While Greece is suffering from a protracted debt crisis, facing new tough reforms, the question arises whether if the United States will soon become incapable to handle its own growing debts, asks Romina Boccia, the Heritage Foundation’s Grover M. Hermann Fellow in Federal Budgetary Affairs.
“The United States differs from Greece in important ways. The US economy is much larger and better diversified. More than half of the US debt is held by creditors within its borders, rather than by foreign entities. Moreover, the United States also creates its own money, enabling it to devalue its currency and debt to avoid defaulting on payments for a lack of cash,” the analyst underscored.
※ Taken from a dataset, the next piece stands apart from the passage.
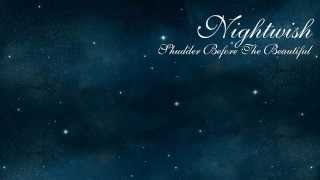 Nightwish - Shudder Before The Beautiful - Subtítulos en Español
However, the devil is always in the details. When the United States abuses its power, it can result in rapid inflation, leading to very bad economic consequences, the analyst pointed out.
Citing the Congressional Budget Office (CBO) report, Romina Boccia warned that US publicly held debt may reach 180 percent by 2039, adding that US debt is “already in the danger zone.”
It should be noted that Greece’s current debt amounts to 175 percent of GDP.
At the same time, another academic research paper has recently indicated that “economic growth slows significantly at high levels of public debt,” the analyst stressed. According to the researchers, advanced economies with 85-90 percent of GDP level of debt and higher grow “more slowly annually than their lower-debt counterparts.”
“Despite the differences, the fiscal pressures confronting the United States spring from sources similar to those afflicting Greece. Growing spending on public benefits threatens to overwhelm the US economy in the long term,” Romina Boccia stressed.